The language preference for the Social Work industry is person first language. It is no longer appropriate to say a disabled man or a mentally ill woman. They are men or women with a limiting condition. Why would that self-same industry force the use of language that is not person friendly. It is clearly intentional, and clearly designed to dehumanize and segregate the person to whom they refer.

BronzeByGold said...

SLY: "The language preference for the Social Work industry is person first language."


So, "woman who lost a child to adoption" would be one way to say it.

"I'm a woman who lost a child to adoption"

When speaking to an adopted person, it would be "the woman who lost you."

An adoptee would refer to "the woman who lost me."

BronzeByGold said...

"I believe most mothers of adoption loss are reacting to a sense of powerlessness as a
result of their experiences. One way to regain a sense of power is to control our own identity by rejecting the labels imposed upon us and rename ourselves."


I don't know how it was for everyone, but I know they took every bit of control over my life from me. They took my name and even forbade me to have my own clothes while I was in the home.

Needless to say her birth was totally under their control, even down to them forbidding me to see my own child.

From the moment I entered their system, I had no power.

I am a person who believes that I direct my own life. I am directed and motivated from within. To have others inpose their visions and rules on my life was unacceptable then, and it is unacceptable now.

Anonymous said...

I totally agree. "Mother who lost a child to adoption" is what I like to call myself. Sure, that takes more time to say than "b&#%mother", but more important, it's honest and respectful. We are the only ones who have the right to decide what we will be called.

Unknown said...

....or, simply Mother....

BronzeByGold said...

Mother.

What is so hard about that?

We have no problem talking about "your mothers, your fathers, your sisters and brothers" in blended families.

But adoption is not about blending. It's about ownership.

Anonymous said...

number 4 is especially interesting to me. We have the right to name ourselves, they do not have the right to name us. I agree. I totally agree.
I try not to give the word power because it makes it easy for people to use it as a form of abuse it I do, I now and then allow it on my blog but usually edit it out.
I am just a mother, no need for a prefix, if you have the time and respect to hear my story to let me finish my sentence you will soon know what happened to me and my child.
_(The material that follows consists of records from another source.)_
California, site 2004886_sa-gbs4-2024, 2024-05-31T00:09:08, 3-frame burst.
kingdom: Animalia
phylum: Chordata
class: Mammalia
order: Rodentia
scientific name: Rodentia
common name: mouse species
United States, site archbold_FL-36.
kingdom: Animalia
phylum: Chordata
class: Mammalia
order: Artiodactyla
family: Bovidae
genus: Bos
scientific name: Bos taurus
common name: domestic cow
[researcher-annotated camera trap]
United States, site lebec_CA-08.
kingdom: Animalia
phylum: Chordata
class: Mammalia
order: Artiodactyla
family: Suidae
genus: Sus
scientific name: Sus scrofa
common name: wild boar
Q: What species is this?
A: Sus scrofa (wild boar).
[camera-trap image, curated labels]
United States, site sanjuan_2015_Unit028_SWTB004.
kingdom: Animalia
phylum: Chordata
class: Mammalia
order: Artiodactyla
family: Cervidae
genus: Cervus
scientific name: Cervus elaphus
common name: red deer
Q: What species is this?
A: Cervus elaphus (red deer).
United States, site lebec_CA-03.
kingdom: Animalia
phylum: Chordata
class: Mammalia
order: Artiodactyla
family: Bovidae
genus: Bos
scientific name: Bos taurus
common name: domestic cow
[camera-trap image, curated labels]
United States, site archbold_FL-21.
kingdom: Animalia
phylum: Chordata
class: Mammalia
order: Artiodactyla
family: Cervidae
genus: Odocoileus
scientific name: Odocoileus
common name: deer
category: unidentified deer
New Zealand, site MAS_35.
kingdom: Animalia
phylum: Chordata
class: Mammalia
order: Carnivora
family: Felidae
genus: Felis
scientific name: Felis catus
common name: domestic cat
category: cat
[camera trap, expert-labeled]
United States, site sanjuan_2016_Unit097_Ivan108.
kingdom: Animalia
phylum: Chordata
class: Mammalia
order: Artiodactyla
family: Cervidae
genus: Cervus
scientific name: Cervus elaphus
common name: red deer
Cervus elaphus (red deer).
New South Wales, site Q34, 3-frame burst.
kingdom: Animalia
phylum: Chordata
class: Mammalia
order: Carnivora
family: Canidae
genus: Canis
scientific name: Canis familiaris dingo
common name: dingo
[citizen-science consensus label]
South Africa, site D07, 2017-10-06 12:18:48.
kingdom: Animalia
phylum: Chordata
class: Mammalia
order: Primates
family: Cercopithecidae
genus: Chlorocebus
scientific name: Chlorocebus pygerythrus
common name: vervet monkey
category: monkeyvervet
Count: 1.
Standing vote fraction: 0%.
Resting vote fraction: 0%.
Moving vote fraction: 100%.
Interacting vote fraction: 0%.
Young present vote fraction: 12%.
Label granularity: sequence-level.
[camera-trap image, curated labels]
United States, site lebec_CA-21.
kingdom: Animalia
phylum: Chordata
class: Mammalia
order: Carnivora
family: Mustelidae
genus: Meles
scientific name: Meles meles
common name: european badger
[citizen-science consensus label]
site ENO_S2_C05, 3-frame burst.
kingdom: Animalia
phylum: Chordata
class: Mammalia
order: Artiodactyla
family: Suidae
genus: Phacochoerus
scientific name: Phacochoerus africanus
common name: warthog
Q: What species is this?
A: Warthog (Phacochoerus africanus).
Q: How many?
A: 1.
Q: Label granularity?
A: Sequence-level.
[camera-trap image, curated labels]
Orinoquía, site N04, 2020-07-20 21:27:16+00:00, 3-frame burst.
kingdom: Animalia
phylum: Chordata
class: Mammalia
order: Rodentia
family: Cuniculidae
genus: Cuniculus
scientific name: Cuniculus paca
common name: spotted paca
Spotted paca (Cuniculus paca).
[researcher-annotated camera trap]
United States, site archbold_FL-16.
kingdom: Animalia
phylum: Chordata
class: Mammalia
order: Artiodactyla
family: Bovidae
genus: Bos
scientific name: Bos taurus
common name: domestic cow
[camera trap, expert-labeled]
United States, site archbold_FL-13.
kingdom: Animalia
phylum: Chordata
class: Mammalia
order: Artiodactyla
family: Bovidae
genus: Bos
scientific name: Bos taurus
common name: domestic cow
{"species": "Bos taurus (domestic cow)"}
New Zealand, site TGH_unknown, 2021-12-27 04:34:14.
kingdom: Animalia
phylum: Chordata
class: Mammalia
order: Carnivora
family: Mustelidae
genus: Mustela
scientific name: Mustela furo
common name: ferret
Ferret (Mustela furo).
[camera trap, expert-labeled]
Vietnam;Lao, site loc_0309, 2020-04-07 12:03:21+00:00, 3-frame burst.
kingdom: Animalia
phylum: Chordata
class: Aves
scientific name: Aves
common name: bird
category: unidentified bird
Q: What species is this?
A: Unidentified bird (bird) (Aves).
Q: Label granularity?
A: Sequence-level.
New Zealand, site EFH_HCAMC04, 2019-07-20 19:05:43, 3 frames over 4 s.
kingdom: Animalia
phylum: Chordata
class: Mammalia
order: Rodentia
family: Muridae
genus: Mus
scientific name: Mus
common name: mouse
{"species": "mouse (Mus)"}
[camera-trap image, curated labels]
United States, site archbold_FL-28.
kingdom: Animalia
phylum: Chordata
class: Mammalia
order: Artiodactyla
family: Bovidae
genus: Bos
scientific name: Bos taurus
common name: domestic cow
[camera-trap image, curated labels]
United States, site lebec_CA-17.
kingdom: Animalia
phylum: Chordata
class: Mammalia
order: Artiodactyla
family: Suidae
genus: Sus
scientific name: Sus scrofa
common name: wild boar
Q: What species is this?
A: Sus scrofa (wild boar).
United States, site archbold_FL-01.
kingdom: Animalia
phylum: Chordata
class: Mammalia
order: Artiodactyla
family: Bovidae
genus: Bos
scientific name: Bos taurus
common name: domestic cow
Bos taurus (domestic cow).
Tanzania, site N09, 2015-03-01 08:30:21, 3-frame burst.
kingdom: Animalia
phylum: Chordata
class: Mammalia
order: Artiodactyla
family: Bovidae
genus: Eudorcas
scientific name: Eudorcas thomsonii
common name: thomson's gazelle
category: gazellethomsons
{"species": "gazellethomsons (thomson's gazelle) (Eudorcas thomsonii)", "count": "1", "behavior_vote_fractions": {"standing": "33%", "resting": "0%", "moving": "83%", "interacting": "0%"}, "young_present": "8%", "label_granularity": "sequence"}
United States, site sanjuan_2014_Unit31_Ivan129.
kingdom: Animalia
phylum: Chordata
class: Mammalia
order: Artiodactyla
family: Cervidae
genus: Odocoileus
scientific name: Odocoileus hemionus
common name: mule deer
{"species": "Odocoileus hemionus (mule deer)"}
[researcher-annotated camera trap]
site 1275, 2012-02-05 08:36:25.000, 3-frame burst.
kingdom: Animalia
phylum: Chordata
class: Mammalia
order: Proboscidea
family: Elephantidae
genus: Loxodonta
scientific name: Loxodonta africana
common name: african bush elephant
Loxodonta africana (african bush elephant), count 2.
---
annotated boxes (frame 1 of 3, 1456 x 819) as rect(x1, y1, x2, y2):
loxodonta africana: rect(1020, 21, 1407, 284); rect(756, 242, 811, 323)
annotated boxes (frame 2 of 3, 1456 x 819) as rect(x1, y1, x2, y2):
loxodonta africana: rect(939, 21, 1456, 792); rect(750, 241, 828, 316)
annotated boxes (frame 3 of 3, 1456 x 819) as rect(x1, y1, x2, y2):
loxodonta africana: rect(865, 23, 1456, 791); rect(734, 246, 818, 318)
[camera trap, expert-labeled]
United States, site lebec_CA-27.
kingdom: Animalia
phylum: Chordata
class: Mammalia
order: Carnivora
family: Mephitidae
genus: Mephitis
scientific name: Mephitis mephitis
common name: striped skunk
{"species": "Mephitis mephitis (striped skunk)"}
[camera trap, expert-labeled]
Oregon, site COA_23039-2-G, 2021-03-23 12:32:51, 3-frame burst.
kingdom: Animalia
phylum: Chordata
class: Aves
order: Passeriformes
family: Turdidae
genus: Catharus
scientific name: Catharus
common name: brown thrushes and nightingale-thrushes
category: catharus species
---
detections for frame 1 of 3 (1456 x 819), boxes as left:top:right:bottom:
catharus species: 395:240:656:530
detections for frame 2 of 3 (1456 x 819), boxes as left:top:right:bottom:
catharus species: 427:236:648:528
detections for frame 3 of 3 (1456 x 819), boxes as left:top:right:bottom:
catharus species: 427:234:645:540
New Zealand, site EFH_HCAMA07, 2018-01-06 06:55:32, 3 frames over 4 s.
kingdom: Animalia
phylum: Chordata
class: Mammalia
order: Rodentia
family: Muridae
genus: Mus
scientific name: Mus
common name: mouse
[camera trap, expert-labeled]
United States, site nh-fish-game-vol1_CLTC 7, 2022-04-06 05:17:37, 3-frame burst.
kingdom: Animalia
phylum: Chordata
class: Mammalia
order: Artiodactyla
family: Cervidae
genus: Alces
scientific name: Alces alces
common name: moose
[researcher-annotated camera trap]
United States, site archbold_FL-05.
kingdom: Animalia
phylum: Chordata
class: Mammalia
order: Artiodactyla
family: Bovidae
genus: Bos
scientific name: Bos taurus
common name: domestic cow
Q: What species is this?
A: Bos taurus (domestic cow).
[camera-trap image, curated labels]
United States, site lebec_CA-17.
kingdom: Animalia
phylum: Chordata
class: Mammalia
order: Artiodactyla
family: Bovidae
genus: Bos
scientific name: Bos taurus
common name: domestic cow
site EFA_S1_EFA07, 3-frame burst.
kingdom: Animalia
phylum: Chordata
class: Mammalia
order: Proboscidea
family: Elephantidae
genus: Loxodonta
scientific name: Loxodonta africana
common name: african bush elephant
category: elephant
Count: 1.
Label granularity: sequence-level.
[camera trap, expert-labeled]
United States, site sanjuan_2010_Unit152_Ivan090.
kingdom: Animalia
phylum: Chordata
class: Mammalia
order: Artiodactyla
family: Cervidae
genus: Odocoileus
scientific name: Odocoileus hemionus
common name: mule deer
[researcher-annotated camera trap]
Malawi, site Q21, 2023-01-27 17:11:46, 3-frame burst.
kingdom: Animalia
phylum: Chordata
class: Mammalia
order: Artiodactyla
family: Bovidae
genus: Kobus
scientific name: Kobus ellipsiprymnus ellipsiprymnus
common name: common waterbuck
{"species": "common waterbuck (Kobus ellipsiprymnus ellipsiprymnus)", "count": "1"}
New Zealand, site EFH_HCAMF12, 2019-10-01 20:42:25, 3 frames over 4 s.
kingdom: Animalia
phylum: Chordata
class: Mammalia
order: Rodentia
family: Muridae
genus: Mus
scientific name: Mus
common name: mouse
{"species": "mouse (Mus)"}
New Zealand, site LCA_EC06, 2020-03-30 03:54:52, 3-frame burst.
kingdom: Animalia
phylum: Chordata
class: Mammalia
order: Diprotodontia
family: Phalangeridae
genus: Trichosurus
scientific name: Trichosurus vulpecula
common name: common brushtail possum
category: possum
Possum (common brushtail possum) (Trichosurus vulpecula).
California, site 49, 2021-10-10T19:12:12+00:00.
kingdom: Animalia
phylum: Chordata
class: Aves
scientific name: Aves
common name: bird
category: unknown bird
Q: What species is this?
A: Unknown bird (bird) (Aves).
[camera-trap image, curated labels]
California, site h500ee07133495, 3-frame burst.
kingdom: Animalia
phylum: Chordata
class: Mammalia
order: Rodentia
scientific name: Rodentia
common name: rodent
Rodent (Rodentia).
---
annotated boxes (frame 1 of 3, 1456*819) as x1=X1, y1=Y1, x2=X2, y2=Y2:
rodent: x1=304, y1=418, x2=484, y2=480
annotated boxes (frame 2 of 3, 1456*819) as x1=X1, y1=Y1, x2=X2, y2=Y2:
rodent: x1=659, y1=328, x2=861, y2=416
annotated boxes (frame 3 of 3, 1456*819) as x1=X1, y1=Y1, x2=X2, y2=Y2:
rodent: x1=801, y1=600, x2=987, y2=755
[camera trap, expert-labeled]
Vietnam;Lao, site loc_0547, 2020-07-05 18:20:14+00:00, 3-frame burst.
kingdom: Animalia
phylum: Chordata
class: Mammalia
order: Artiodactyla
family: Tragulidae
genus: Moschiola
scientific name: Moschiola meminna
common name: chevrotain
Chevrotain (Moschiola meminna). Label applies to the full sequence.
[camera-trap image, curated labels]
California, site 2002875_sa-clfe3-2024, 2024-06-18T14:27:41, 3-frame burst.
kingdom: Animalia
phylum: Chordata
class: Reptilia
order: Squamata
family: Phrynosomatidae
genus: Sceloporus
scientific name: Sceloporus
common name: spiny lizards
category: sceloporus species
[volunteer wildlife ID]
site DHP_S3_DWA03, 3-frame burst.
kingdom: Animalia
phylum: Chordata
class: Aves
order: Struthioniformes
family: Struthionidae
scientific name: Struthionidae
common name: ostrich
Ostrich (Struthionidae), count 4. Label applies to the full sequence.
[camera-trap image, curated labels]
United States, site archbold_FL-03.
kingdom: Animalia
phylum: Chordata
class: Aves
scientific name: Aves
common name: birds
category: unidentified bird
I am not willing to condense my life into one word for someone's convenience.
What happened to me and to my child takes more than a word, it takes more than a sentence, it takes time and heart to hear it properly. One word just cheapens it and disguises the truth. It was an act of desperation, not a plan, not a willking choice, not a sanitised act, it was gut wrenching and torturous and it changed my life for ever.
So if it's ok with the rest of the world, I prefer to just labelled as a mother, because that is what I am.